Return, word for word, the part of the records that opens with the line containing "Is the white" and continues through the end of the records.
------ Provided records
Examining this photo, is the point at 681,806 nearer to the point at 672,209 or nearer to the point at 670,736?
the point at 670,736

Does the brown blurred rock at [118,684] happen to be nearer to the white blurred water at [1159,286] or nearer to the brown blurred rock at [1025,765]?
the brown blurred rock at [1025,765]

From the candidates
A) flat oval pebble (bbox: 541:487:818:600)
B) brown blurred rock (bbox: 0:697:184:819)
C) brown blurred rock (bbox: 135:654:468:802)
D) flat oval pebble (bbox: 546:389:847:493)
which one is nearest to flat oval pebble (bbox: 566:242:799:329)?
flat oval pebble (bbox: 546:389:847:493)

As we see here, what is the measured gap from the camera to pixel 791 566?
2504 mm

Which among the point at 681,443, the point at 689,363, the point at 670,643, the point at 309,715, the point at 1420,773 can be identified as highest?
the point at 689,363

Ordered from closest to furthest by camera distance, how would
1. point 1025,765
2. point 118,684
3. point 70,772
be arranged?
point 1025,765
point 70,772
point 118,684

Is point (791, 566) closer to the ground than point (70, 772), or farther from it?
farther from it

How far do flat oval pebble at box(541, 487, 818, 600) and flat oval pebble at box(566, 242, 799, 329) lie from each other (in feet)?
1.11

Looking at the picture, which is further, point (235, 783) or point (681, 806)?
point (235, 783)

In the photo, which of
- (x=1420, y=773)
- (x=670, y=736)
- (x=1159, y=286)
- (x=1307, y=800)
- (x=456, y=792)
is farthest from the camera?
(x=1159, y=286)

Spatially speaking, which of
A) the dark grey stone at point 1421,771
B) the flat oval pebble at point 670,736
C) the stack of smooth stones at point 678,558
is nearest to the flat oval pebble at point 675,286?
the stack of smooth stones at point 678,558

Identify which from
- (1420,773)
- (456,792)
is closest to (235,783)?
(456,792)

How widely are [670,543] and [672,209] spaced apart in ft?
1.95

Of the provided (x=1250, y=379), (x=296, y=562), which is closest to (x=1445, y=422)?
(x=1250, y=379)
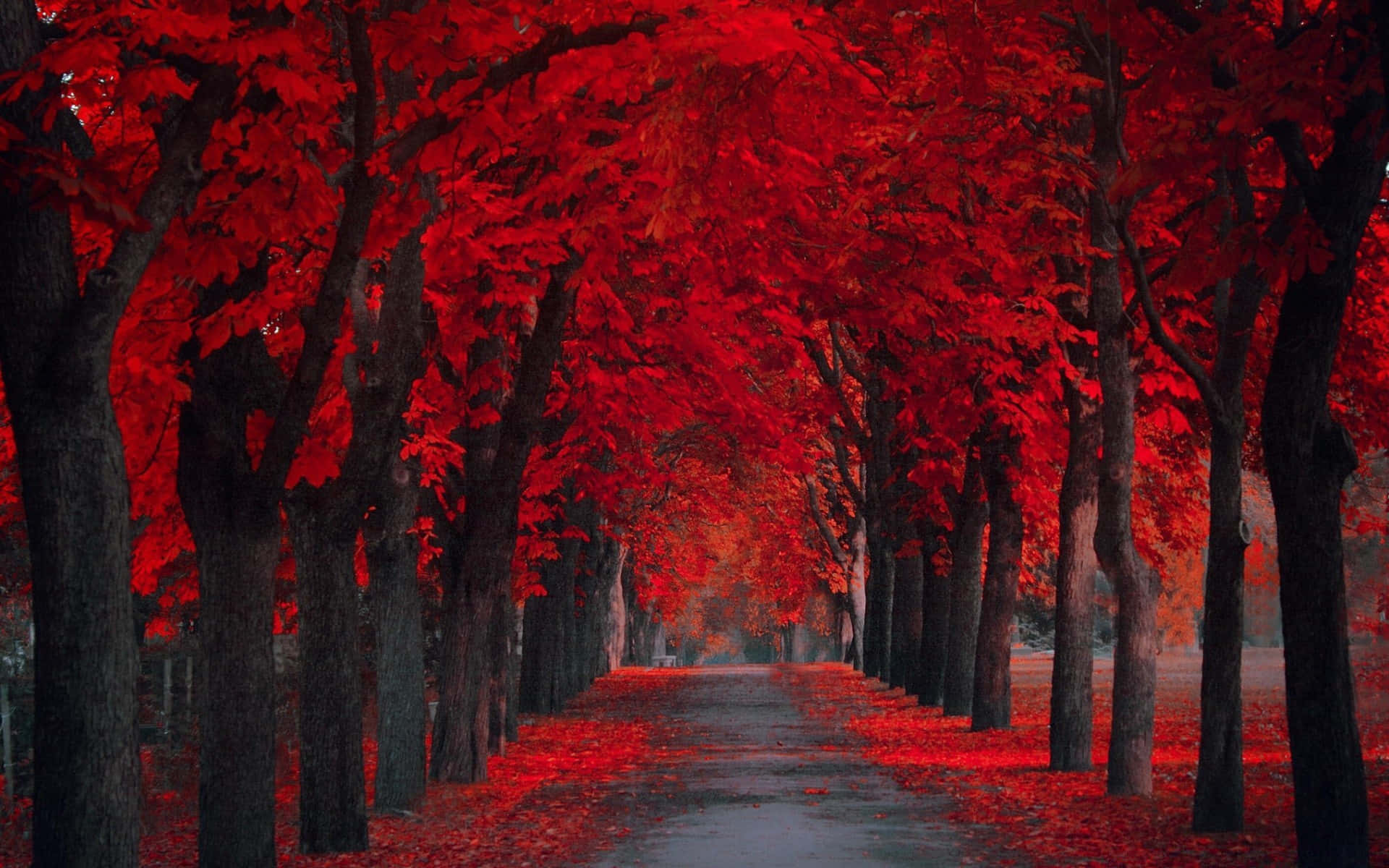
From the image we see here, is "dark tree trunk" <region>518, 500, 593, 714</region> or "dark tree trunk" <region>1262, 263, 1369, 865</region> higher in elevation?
"dark tree trunk" <region>1262, 263, 1369, 865</region>

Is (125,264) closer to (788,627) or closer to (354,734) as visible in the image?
(354,734)

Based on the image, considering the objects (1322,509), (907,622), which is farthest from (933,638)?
Answer: (1322,509)

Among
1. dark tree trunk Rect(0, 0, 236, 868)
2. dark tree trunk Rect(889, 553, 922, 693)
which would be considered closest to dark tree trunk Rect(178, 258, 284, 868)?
dark tree trunk Rect(0, 0, 236, 868)

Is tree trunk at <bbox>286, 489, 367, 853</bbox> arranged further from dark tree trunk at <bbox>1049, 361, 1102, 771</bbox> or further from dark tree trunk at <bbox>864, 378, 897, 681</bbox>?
dark tree trunk at <bbox>864, 378, 897, 681</bbox>

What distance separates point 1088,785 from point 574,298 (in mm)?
8360

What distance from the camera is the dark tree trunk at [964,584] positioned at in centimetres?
2875

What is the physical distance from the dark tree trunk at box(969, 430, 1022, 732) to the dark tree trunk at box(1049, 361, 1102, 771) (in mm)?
5152

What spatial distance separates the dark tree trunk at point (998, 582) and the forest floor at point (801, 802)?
663mm

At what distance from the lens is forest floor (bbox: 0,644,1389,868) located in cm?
1298

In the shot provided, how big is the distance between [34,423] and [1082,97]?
12850 mm

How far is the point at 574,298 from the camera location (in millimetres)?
19328

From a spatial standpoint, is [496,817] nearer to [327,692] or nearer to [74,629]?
[327,692]

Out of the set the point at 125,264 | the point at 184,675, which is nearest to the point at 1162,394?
the point at 125,264

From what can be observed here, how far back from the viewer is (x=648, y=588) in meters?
67.8
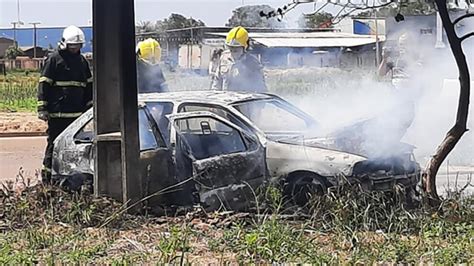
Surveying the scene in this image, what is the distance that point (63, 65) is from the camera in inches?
330

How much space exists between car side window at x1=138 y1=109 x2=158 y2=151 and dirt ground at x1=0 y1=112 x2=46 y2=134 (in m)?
10.2

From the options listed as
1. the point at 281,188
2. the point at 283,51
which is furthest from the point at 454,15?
the point at 283,51

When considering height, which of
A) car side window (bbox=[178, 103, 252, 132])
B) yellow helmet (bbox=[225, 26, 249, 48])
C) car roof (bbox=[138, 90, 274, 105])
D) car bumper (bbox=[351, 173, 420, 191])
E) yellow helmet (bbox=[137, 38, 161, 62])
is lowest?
car bumper (bbox=[351, 173, 420, 191])

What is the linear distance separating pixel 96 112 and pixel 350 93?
17.1 feet

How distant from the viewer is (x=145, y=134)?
7.39m

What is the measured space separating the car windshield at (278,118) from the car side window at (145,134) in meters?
0.97

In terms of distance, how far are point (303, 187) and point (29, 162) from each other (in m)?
6.85

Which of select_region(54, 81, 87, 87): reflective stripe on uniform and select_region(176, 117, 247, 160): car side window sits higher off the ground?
select_region(54, 81, 87, 87): reflective stripe on uniform

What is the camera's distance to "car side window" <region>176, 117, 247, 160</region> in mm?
7426

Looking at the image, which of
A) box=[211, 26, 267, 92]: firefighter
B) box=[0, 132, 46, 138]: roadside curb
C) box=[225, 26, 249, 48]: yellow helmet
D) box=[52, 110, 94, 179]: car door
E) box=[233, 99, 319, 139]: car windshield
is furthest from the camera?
box=[0, 132, 46, 138]: roadside curb

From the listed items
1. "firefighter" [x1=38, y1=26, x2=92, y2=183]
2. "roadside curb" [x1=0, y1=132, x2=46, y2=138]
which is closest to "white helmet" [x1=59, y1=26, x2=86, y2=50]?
"firefighter" [x1=38, y1=26, x2=92, y2=183]

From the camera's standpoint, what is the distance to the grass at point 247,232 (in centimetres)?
509

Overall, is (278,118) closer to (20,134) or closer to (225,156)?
(225,156)

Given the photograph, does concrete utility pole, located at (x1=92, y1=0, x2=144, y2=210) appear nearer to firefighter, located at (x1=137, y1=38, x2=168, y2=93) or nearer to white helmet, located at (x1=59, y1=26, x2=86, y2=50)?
white helmet, located at (x1=59, y1=26, x2=86, y2=50)
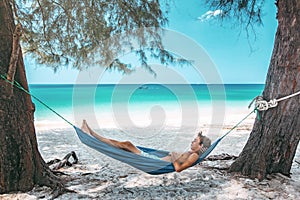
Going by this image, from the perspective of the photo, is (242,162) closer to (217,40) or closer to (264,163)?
(264,163)

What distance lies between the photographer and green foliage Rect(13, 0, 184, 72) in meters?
2.21

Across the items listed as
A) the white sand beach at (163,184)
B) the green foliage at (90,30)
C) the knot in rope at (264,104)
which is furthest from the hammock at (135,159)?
the green foliage at (90,30)

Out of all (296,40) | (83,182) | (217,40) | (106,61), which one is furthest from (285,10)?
(217,40)

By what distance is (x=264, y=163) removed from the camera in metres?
1.74

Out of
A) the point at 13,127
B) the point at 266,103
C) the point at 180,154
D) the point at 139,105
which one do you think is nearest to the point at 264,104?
the point at 266,103

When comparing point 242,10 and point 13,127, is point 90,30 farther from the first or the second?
point 242,10

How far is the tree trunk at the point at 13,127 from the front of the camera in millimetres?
Answer: 1442

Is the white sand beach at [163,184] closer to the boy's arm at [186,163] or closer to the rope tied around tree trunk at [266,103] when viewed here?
the boy's arm at [186,163]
------------
§ Result for this task:
Is the white sand beach at [163,184] closer to the boy's arm at [186,163] or closer to the rope tied around tree trunk at [266,103] when viewed here?
the boy's arm at [186,163]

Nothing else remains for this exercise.